All season long we’ve told you how much of a fighter Cary Williams is both on and off the field. During Super Bowl XLVII, Williams let his emotions get the best of him, and it almost cost him a chance to finish the game on the field with his teammates.
Following Ed Reed’s interception of Colin Kaepernick, 49ers and Ravens players were fired up. While Williams was laying on the ground, 49ers fullback Bruce Miller came over and pushed Williams’ helmet off of his face while his chinstrap was still buckled. Williams, being the aggressive player that he is, began pushing everyone in his way to get to Miller, including an official.
Offsetting personal foul penalties were called on both teams.
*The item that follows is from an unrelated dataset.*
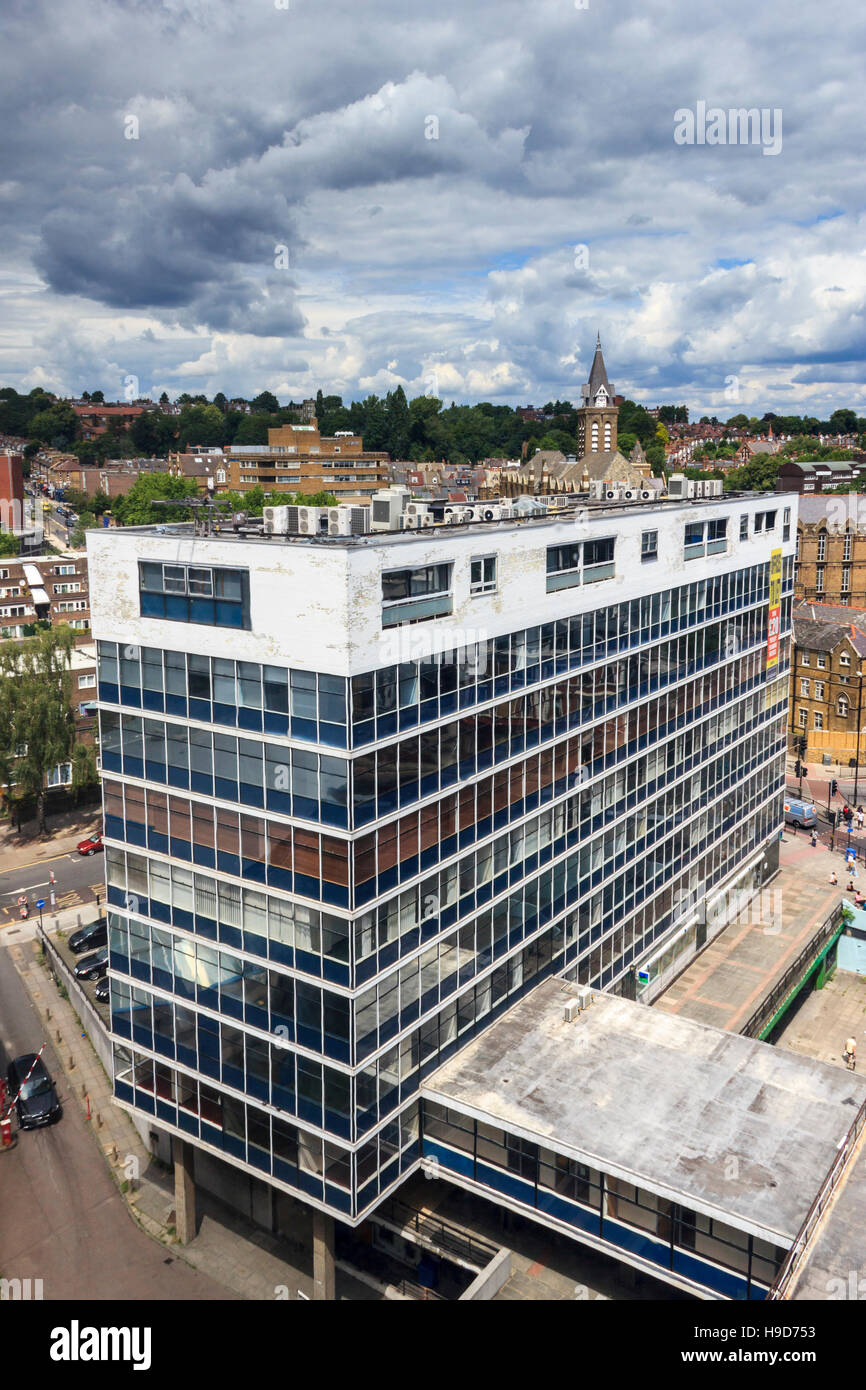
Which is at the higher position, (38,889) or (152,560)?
(152,560)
Williams was not ejected from the game even though a player placing his hands on an official is immediate grounds for removal from the game.
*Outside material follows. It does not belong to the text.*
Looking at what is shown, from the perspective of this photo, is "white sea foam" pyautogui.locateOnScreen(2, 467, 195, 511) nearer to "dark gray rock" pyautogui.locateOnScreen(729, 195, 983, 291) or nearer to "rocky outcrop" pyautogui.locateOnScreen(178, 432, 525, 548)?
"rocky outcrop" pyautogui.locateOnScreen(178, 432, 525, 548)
To help clarify what had happened, Williams appeared on The Sports Junkies, a once popular radio show in Baltimore which can now be heard on 106.7 The Fan in Washington D.C.
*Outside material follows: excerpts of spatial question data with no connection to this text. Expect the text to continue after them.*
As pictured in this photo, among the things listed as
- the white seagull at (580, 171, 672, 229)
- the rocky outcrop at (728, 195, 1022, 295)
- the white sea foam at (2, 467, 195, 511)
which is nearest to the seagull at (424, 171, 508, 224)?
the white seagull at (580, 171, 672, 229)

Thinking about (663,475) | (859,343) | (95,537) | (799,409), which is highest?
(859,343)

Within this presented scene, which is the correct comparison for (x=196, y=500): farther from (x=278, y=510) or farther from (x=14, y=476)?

“It was in the moment, man,” said Williams with a transcript from SportsRadioInterviews.com. “It was one of those situations where you let your emotions get the best of you. As far as I’m concerned, I remember my helmet getting ripped of by a No. 49 or whatever, and I just reacted. I didn’t see the ref; I didn’t realize he was there. I just pushed whoever tried to get to him.”
“I just think that with the Baltimore Ravens, I feel like we play aggressively but we play between the whistles. There was a lot of things that was going on outside of the whistles or whatever, and it was frustrating. But at the end of the day, it happened. The ref saw that I wasn’t trying to intentionally get him or hurt him or harm him in any way, and I think he played it the right way. He made the right call, he made the right decision.”
Had Williams been ejected as the rule book states, it could have potentially changed the outcome of the game as the 49ers began to make a comeback and the Ravens would have been without their top cornerback. At the time where the referees were letting both teams loosely play within the confines of the rules, the referee made a judgement off of Williams’ intentions, not action.
Williams has yet to hear from the league office about a possible fine.
“The league hasn’t contacted me,” he said. “I don’t know if I need to contact them or whatever, but it’s a situation, and I just gotta deal with that. So whenever it comes, I gotta cross that bridge when we get there.”
As Reed knows, Williams will most likely be sought by the league and will have a bridge to cross. Regardless of the fine amount, Williams was able to help his team win the Super Bowl and will have a championship ring to show for it for the rest of his life – a ring he and his teammates may not have if he had been ejected from the game.